[SET PROBLEM] Reproduce the passage below on loss and compassion word for word, from the span between "That’s what I" and "through species willfulness.", inclusive.

[READING PASSAGE]
◆ ◆ ◆ ◆ ◆ ◆ ◆

A lot of perception, in my experience, is about rearranging understandings as if one could remake the (art project) collage over and over again.  I think maybe this process stops being available once a component has been broken in order to avoid playing it out in one’s life; let’s say one needs to experience loss, and one tries to avoid it through manipulating others or manipulating the environment.  (To use another Harvard cheating scandal, Ted Kennedy’s, it’s like having someone else take your exam.)  What we learn from the experience of loss is not learned if loss is avoided.  When the upward strivers go on about the need for creative destruction in capitalism, I want to say that it’s needed in spiritual life, too.  One of the components we need for spiritual progress is compassion.  I think this is acquired through experiencing and processing loss without hiding from its import and with honestly and fearlessly looking at what it reveals about ourselves, others, and the world.

That’s what I see in fearful and strident talk about refusing decline at a national level and about treating people who have fallen on hard times harshly — I see people who have refused to take the fall themselves or have shrunk from its import (I’m thinking about somebody like Rick Santorum here — he seems to have gotten some of it but not all of it, having filtered the feedback through some self-protective maladaptive coping mechanism, it looks like to me.)

I suppose if human cognitive ability got us into this detour in evolutionary development through willful avoidance it will also lead us back on track in some way.  Or, at least it can.  Or it could lead to a third way of human society developing, something that comes out of a combination of our lives as animals and our permutation of it through species willfulness.

We’ve been calling out for extraterrestrial help for quite some time by now, whether from gods, God, ETs, whatever.  The thing of it is, from my point of view, is that we don’t listen when we actually get a response.  In some ways, I think we’re stubbornly insisting on staying lost in this detour, of doing this our way, even if it’s dead end.

Charitable egos

August 24, 2011

I read David Brooks’s column about “rugged altruists” this morning before I drove back home, but I didn’t have a chance to weigh in with a comment, so I thought maybe I would write something here.

My first thought was about how taking a cut for one’s ego out of the dynamic of helping reminds me of extracting a cut from a financial transaction because it happened to occur in one’s neighborhood or something — it’s a resource that probable could do more good if directed elsewhere than personal profit.

My second reaction is my usual one of wondering to what extent people prefer helping others who live far away from them, in comparison to helping people who live nearby, and why that might be.

◆ ◆ ◆ ◆ ◆ ◆ ◆

[SUPPLIED INFORMATION]

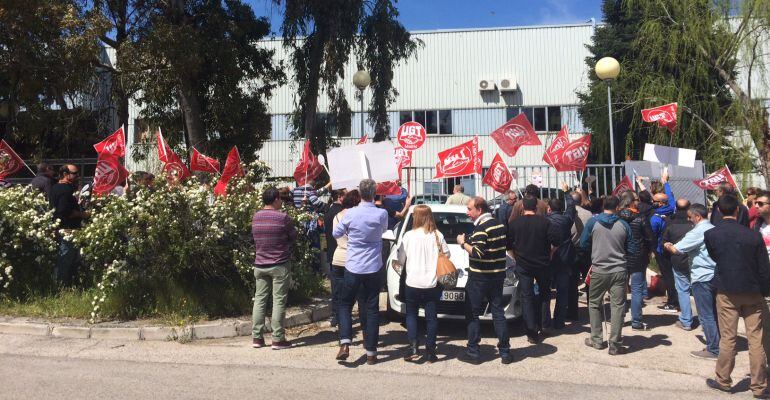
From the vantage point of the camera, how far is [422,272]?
654 centimetres

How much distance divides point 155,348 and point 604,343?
18.0 feet

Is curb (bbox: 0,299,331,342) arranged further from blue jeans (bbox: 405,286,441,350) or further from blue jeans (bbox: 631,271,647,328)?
blue jeans (bbox: 631,271,647,328)

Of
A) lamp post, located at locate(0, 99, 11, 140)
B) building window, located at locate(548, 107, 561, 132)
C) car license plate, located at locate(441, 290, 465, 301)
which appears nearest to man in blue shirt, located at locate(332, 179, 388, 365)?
car license plate, located at locate(441, 290, 465, 301)

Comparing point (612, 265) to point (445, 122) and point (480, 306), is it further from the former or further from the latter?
point (445, 122)

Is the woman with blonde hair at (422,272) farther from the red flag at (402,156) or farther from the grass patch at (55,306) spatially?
the red flag at (402,156)

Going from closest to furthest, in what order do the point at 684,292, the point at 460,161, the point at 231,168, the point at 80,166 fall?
1. the point at 684,292
2. the point at 231,168
3. the point at 460,161
4. the point at 80,166

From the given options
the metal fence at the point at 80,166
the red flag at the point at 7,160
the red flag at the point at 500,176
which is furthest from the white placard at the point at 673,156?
the metal fence at the point at 80,166

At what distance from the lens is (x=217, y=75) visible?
632 inches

◆ ◆ ◆ ◆ ◆ ◆ ◆

[REPLY]
That’s what I see in fearful and strident talk about refusing decline at a national level and about treating people who have fallen on hard times harshly — I see people who have refused to take the fall themselves or have shrunk from its import (I’m thinking about somebody like Rick Santorum here — he seems to have gotten some of it but not all of it, having filtered the feedback through some self-protective maladaptive coping mechanism, it looks like to me.)

I suppose if human cognitive ability got us into this detour in evolutionary development through willful avoidance it will also lead us back on track in some way.  Or, at least it can.  Or it could lead to a third way of human society developing, something that comes out of a combination of our lives as animals and our permutation of it through species willfulness.